**EXERCISE INSTRUCTIONS**
Reproduce the data from the line containing "Resequence blurred green" up to and including the line containing "Answer: green leaf, located", line for line without any change.

**PROVIDED RECORDS**
•••
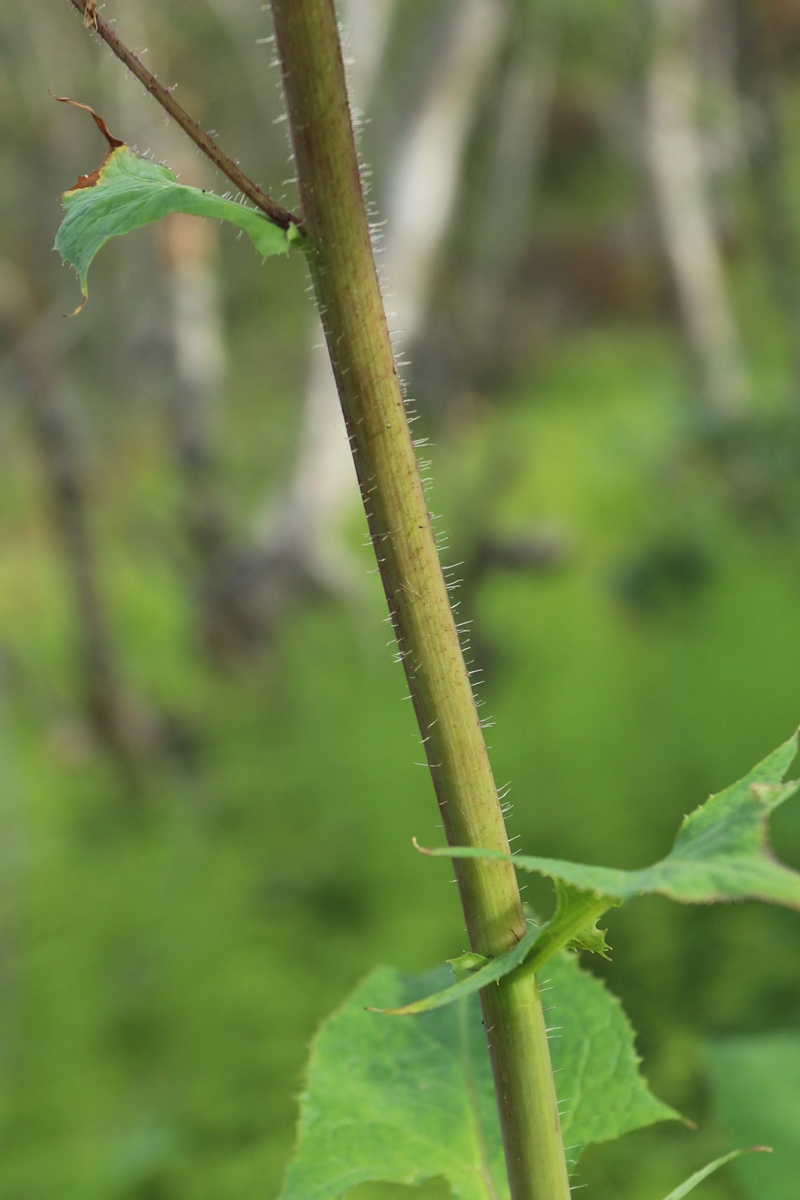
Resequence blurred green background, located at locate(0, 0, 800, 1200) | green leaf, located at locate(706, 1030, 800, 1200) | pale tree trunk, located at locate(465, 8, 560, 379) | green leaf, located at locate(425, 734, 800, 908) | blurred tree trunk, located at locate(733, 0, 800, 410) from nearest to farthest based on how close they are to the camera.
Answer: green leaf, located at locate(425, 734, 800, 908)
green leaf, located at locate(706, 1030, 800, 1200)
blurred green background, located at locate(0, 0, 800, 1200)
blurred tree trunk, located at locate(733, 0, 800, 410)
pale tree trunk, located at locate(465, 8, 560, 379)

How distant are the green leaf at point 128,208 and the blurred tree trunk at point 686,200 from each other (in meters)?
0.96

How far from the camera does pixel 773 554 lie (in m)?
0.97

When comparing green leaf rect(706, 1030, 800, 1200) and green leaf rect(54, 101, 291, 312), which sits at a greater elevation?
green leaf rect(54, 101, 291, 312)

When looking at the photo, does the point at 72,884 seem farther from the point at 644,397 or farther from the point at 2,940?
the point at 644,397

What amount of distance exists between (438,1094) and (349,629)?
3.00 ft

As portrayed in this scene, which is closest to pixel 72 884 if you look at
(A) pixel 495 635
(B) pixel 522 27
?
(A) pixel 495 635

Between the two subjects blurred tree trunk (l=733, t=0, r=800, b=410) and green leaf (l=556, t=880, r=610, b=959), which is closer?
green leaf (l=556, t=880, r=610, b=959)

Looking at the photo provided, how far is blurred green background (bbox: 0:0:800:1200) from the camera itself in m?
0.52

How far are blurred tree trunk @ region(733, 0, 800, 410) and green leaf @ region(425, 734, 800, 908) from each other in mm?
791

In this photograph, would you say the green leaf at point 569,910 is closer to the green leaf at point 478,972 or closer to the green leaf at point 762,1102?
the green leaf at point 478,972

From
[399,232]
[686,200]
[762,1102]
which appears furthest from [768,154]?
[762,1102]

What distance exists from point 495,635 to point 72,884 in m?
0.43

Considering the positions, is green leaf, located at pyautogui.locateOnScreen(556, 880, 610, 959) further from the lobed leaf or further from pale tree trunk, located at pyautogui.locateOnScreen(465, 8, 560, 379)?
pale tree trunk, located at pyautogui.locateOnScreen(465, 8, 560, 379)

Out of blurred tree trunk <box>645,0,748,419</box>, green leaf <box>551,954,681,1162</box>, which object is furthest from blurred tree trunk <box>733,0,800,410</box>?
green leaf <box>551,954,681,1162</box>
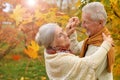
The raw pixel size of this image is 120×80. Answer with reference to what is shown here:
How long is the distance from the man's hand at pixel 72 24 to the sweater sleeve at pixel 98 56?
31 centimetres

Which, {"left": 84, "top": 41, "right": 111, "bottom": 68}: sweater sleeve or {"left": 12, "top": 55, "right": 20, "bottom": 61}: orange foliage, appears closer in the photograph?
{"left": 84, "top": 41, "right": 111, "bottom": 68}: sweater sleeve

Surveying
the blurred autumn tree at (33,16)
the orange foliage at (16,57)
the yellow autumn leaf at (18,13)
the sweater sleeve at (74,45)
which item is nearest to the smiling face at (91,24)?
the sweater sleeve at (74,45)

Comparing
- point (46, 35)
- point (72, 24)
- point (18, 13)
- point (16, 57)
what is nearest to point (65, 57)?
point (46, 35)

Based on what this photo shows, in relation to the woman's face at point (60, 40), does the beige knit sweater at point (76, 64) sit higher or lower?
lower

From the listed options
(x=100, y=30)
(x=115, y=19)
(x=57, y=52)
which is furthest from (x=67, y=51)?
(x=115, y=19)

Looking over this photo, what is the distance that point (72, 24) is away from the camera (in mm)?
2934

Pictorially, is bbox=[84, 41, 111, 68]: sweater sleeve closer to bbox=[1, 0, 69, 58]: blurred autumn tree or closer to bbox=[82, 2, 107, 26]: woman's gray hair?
•••
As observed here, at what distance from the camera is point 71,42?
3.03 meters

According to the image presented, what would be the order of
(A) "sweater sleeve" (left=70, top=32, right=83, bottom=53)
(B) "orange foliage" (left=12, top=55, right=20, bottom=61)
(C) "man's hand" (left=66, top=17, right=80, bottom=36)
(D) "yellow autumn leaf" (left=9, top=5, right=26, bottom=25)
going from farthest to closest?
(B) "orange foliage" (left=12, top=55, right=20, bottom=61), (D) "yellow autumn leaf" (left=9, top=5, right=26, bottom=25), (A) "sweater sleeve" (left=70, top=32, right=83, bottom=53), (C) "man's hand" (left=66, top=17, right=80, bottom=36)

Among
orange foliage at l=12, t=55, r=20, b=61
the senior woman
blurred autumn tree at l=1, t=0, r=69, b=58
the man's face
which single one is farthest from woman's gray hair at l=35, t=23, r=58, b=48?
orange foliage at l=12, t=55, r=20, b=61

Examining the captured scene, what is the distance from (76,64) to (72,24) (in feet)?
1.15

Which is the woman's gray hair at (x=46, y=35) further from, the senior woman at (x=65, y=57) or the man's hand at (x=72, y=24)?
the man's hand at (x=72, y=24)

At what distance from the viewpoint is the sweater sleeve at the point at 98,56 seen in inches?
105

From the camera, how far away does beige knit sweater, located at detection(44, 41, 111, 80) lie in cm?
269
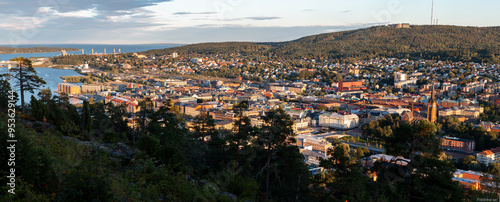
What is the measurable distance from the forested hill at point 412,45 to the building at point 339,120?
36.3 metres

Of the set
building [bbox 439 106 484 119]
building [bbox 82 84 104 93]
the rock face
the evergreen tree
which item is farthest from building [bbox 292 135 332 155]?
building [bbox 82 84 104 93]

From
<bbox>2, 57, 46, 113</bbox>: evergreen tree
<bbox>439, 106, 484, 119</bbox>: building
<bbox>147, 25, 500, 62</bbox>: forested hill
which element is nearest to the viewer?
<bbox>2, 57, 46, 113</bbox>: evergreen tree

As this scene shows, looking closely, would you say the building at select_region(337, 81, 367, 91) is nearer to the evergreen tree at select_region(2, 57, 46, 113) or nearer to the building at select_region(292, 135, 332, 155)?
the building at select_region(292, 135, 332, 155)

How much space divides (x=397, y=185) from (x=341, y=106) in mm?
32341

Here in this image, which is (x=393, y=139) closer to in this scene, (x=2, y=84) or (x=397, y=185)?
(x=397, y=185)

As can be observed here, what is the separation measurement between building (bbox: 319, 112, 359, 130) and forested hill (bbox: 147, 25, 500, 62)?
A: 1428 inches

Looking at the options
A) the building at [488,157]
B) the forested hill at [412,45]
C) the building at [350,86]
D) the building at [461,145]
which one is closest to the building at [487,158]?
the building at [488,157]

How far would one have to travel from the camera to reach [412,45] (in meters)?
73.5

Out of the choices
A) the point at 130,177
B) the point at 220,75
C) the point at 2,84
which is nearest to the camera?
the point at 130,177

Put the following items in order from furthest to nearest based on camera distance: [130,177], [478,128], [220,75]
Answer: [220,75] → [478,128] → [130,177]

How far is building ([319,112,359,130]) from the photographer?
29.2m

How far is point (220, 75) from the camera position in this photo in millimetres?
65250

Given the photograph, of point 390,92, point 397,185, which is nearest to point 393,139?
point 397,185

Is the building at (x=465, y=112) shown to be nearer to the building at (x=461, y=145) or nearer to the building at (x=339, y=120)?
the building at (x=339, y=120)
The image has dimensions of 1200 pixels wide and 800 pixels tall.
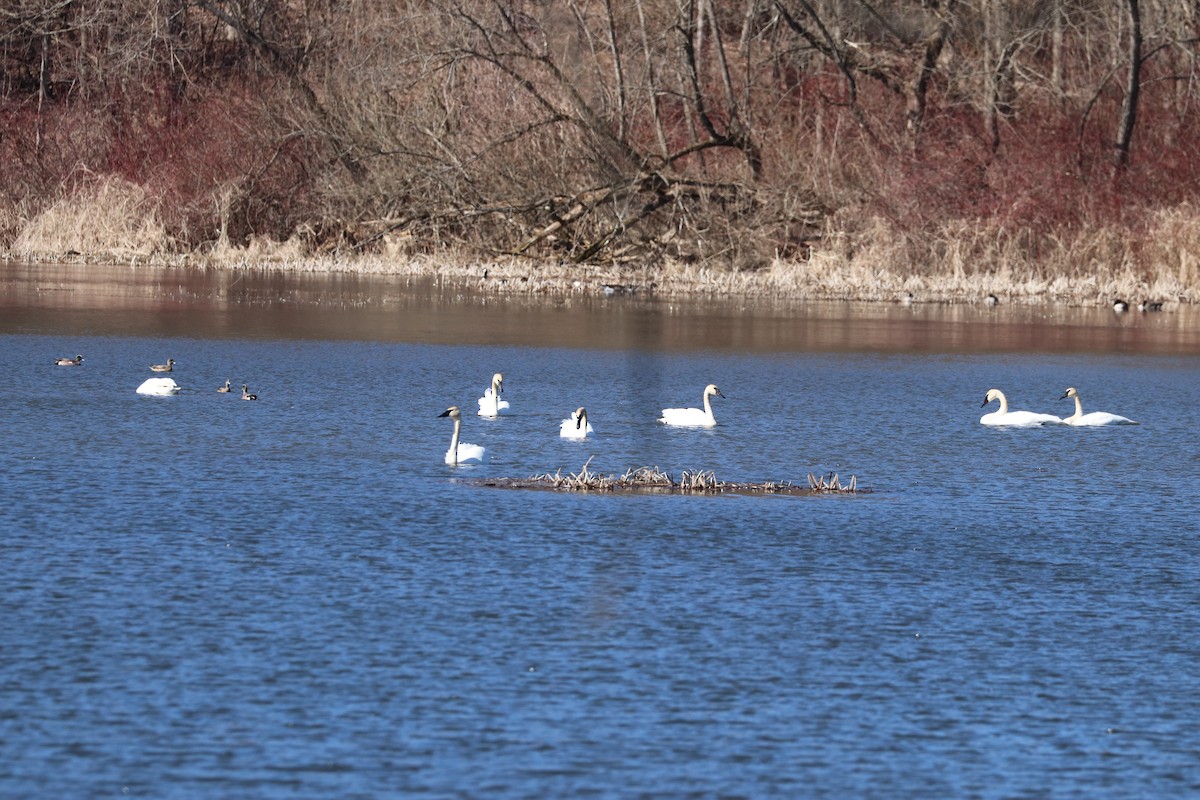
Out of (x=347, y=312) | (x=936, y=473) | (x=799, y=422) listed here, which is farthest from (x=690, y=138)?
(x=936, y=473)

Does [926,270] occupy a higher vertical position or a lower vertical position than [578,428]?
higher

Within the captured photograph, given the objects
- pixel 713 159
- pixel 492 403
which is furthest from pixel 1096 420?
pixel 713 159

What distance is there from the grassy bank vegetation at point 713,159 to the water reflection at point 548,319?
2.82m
•••
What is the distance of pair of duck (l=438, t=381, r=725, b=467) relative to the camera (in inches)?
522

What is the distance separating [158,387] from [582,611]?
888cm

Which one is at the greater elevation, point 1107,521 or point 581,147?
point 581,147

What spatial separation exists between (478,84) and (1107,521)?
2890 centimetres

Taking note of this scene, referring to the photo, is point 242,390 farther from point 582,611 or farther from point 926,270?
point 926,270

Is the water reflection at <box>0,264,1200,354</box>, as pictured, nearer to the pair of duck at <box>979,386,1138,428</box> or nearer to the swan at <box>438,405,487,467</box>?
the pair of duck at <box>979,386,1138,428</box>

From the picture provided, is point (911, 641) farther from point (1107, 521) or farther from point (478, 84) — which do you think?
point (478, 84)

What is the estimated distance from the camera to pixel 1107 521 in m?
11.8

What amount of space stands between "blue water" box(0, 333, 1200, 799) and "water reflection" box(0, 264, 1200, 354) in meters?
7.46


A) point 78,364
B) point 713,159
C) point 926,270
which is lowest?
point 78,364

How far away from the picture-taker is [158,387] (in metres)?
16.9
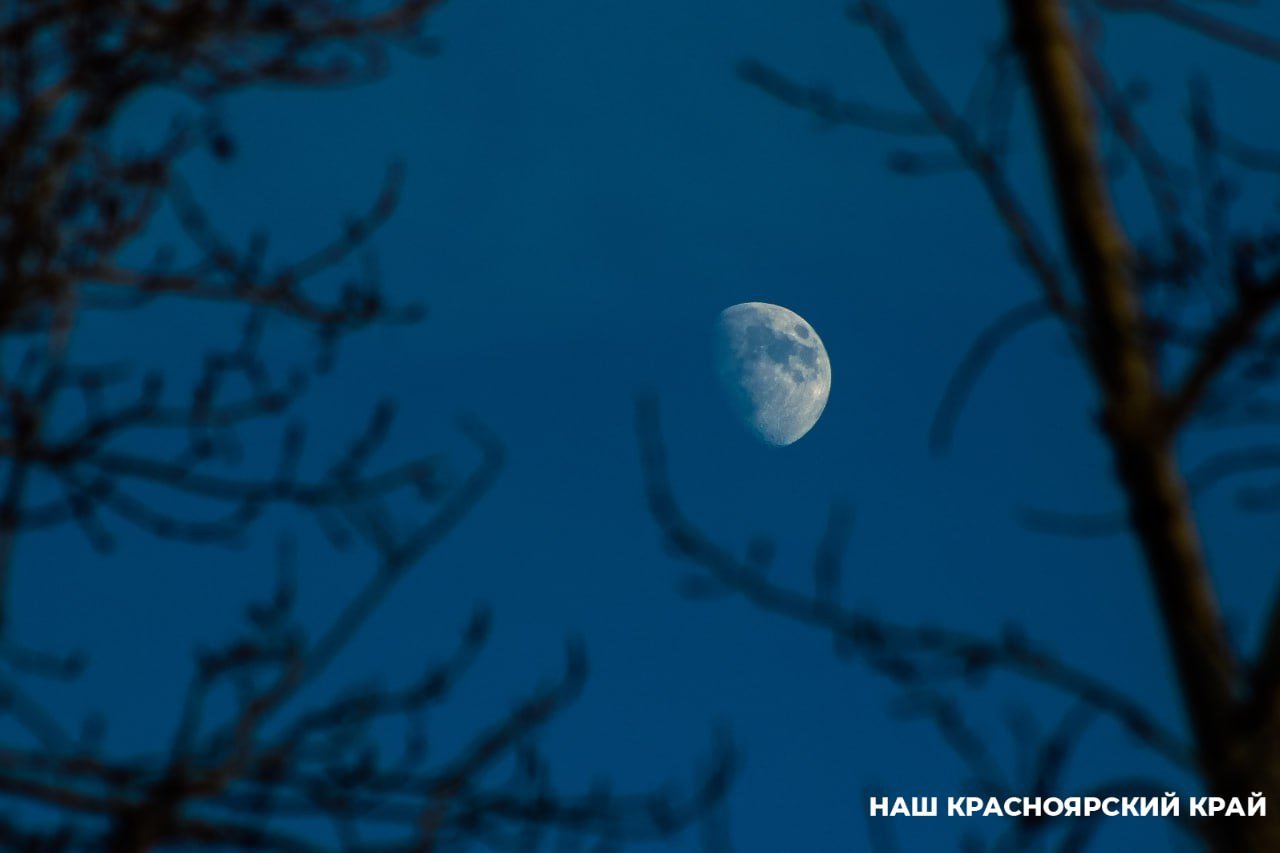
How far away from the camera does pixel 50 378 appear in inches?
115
•••
**SOLUTION TO THIS PROBLEM**
Resequence blurred green background, located at locate(0, 0, 800, 1200) | green leaf, located at locate(706, 1030, 800, 1200) | pale tree trunk, located at locate(465, 8, 560, 379) | green leaf, located at locate(425, 734, 800, 908) | blurred tree trunk, located at locate(733, 0, 800, 410) from nearest to farthest based on how close they are to the camera.
Answer: green leaf, located at locate(425, 734, 800, 908)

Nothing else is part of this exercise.